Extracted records
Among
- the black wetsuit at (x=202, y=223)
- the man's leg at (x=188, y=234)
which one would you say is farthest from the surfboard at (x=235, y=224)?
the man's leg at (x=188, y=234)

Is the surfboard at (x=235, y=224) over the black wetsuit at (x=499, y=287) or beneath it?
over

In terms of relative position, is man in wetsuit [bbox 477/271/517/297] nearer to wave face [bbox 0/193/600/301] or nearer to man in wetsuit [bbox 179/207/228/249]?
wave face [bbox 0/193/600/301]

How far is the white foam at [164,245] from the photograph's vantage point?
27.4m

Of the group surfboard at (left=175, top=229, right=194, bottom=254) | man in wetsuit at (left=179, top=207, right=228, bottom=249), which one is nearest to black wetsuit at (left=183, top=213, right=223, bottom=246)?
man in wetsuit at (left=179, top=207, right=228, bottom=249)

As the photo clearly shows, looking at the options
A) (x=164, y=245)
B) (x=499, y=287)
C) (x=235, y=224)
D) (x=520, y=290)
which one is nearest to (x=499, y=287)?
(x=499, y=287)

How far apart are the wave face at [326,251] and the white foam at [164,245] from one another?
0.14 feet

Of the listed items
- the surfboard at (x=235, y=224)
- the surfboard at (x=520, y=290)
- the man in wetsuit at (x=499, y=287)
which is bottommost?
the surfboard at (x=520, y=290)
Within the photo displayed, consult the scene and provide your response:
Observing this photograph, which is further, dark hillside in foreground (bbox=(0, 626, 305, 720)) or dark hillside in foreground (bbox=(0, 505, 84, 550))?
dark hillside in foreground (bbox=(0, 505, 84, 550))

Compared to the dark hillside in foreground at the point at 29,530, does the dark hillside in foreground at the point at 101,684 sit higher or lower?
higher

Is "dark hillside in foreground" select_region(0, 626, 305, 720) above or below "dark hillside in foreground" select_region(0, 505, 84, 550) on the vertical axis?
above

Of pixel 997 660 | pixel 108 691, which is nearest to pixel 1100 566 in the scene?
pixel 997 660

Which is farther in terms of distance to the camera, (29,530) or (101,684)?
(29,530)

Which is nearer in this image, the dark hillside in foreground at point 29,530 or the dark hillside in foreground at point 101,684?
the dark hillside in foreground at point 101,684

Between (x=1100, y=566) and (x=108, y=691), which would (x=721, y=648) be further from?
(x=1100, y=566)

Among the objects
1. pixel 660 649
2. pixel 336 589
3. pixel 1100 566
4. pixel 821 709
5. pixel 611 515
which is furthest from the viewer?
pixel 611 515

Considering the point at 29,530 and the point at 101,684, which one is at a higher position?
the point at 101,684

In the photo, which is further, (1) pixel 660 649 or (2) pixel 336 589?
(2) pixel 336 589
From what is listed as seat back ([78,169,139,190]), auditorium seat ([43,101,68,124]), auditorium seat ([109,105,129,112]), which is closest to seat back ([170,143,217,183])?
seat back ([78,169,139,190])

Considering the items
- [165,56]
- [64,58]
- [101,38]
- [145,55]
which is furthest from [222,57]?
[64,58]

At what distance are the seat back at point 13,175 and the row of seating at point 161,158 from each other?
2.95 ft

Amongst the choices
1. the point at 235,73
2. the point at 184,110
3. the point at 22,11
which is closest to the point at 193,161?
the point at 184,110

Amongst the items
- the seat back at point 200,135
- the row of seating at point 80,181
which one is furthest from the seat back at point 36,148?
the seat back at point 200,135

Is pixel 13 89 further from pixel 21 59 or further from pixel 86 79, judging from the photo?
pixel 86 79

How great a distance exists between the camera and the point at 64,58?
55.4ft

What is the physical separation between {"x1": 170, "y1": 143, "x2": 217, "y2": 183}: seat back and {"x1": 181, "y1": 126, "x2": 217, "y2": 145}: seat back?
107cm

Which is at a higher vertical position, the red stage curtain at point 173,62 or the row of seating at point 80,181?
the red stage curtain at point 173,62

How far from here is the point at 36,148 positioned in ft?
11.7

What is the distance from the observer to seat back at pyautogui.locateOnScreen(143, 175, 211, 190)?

▶ [Task brief] Please render the records above as a numbered list, leaving out blank lines.

▶ [Finished exercise]
1. Among
2. - the black wetsuit at (x=202, y=223)
3. - the man's leg at (x=188, y=234)
4. which one would you say is farthest from the surfboard at (x=235, y=224)?
5. the man's leg at (x=188, y=234)
6. Is the surfboard at (x=235, y=224) over the black wetsuit at (x=499, y=287) or beneath it?
7. over
8. In terms of relative position, is man in wetsuit [bbox 477/271/517/297] nearer to wave face [bbox 0/193/600/301] or nearer to man in wetsuit [bbox 179/207/228/249]?
9. wave face [bbox 0/193/600/301]
10. How far is the white foam at [164,245] from the photograph's vantage point?
11. 27.4m
12. Of the group surfboard at (left=175, top=229, right=194, bottom=254) | man in wetsuit at (left=179, top=207, right=228, bottom=249), which one is nearest to black wetsuit at (left=183, top=213, right=223, bottom=246)?
13. man in wetsuit at (left=179, top=207, right=228, bottom=249)
14. As the photo clearly shows, looking at the options
15. A) (x=164, y=245)
16. B) (x=499, y=287)
17. C) (x=235, y=224)
18. D) (x=520, y=290)
19. which one is nearest to (x=499, y=287)?
20. (x=499, y=287)
21. How far apart are the wave face at [326,251] and the white foam at [164,245] from one another?
22. 0.14 feet
23. Of the listed items
24. - the surfboard at (x=235, y=224)
25. - the surfboard at (x=520, y=290)
26. - the man in wetsuit at (x=499, y=287)
27. which is bottommost?
28. the surfboard at (x=520, y=290)
29. Within the photo displayed, consult the scene and provide your response:
30. Observing this photograph, which is further, dark hillside in foreground (bbox=(0, 626, 305, 720)) or dark hillside in foreground (bbox=(0, 505, 84, 550))?
31. dark hillside in foreground (bbox=(0, 505, 84, 550))
32. Compared to the dark hillside in foreground at the point at 29,530, does the dark hillside in foreground at the point at 101,684 sit higher or lower?
33. higher
34. Is "dark hillside in foreground" select_region(0, 626, 305, 720) above or below "dark hillside in foreground" select_region(0, 505, 84, 550) on the vertical axis?
35. above
36. Of pixel 997 660 | pixel 108 691, which is nearest to pixel 1100 566 in the scene?
37. pixel 997 660
38. Which is farther in terms of distance to the camera, (29,530) or (101,684)?
39. (29,530)
40. Which is nearer in this image, the dark hillside in foreground at point 29,530 or the dark hillside in foreground at point 101,684?
41. the dark hillside in foreground at point 101,684
42. Between (x=1100, y=566) and (x=108, y=691), which would (x=721, y=648) be further from?
43. (x=1100, y=566)
44. Among the objects
45. 1. pixel 660 649
46. 2. pixel 336 589
47. 3. pixel 1100 566
48. 4. pixel 821 709
49. 5. pixel 611 515
50. which is furthest from the viewer?
51. pixel 611 515
52. Considering the point at 29,530 and the point at 101,684, which one is at a higher position?
53. the point at 101,684
54. In the photo, which is further, (1) pixel 660 649 or (2) pixel 336 589?
55. (2) pixel 336 589
56. From what is listed as seat back ([78,169,139,190]), auditorium seat ([43,101,68,124]), auditorium seat ([109,105,129,112]), which is closest to seat back ([170,143,217,183])?
57. seat back ([78,169,139,190])
58. Considering the items
59. - [165,56]
60. - [64,58]
61. - [101,38]
62. - [145,55]
63. which is furthest from [222,57]?
64. [64,58]
65. At what distance are the seat back at point 13,175 and the row of seating at point 161,158 from each other?
66. 2.95 ft
67. Amongst the choices
68. 1. the point at 235,73
69. 2. the point at 184,110
70. 3. the point at 22,11
71. which is closest to the point at 193,161?
72. the point at 184,110
73. Amongst the items
74. - the seat back at point 200,135
75. - the row of seating at point 80,181
76. which one is furthest from the seat back at point 36,148?
77. the seat back at point 200,135
78. Is pixel 13 89 further from pixel 21 59 or further from pixel 86 79, judging from the photo?
79. pixel 86 79
80. How great a distance exists between the camera and the point at 64,58?
81. 55.4ft
82. What is the physical separation between {"x1": 170, "y1": 143, "x2": 217, "y2": 183}: seat back and {"x1": 181, "y1": 126, "x2": 217, "y2": 145}: seat back?
83. 107cm
84. Which is at a higher vertical position, the red stage curtain at point 173,62 or the row of seating at point 80,181?
85. the red stage curtain at point 173,62
86. How far from here is the point at 36,148 positioned in ft?
87. 11.7
88. What is the distance from the observer to seat back at pyautogui.locateOnScreen(143, 175, 211, 190)?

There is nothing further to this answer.